>> START Dataset
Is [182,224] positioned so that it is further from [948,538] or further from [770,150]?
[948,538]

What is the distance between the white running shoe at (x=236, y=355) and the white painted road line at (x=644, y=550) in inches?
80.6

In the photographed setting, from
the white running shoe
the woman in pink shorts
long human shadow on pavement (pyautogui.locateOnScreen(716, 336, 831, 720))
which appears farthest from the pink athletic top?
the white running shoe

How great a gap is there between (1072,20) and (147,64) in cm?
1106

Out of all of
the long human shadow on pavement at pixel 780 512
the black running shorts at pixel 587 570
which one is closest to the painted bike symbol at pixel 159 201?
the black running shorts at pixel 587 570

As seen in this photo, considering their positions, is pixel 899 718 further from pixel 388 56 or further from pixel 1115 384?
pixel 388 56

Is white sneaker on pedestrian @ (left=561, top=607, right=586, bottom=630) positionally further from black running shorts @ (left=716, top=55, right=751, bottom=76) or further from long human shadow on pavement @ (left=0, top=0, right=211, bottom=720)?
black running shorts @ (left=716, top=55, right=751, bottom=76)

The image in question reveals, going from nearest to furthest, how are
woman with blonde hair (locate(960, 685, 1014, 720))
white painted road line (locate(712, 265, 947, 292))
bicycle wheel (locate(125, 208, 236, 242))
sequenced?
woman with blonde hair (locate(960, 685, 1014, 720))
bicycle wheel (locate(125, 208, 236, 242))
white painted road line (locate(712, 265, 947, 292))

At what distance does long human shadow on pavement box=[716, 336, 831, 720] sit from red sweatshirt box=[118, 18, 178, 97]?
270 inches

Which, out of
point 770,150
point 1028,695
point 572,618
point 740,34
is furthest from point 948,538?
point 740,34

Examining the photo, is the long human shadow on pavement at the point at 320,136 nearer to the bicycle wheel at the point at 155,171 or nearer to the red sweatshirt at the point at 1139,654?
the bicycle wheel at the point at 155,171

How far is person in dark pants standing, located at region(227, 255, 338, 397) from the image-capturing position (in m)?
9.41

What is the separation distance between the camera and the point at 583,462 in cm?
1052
>> END Dataset
### Instruction
Starting at the line that contains "Is white sneaker", quote each remaining line of the entries above, unchanged.

### Completed task
Is white sneaker on pedestrian @ (left=561, top=607, right=586, bottom=630) positionally further from black running shorts @ (left=716, top=55, right=751, bottom=76) or further from long human shadow on pavement @ (left=0, top=0, right=211, bottom=720)?
black running shorts @ (left=716, top=55, right=751, bottom=76)

The image in question reveals, going from nearest to furthest, how are
woman with blonde hair (locate(960, 685, 1014, 720))
white painted road line (locate(712, 265, 947, 292))
bicycle wheel (locate(125, 208, 236, 242))
sequenced?
woman with blonde hair (locate(960, 685, 1014, 720))
bicycle wheel (locate(125, 208, 236, 242))
white painted road line (locate(712, 265, 947, 292))

At what distance does long human shadow on pavement box=[716, 336, 831, 720] sit from red sweatshirt box=[118, 18, 178, 97]?
270 inches

Which, out of
point 770,150
point 1028,695
point 572,618
point 740,34
is furthest from point 948,538?
point 740,34

Examining the photo, is the long human shadow on pavement at the point at 320,136 nearer to the bicycle wheel at the point at 155,171 or nearer to the red sweatshirt at the point at 1139,654?
the bicycle wheel at the point at 155,171

How far is person in dark pants standing, located at region(227, 255, 338, 397) from the image-capturing position (in m)?
9.41

What is the separation distance between the camera and the point at 583,462 in cm?
1052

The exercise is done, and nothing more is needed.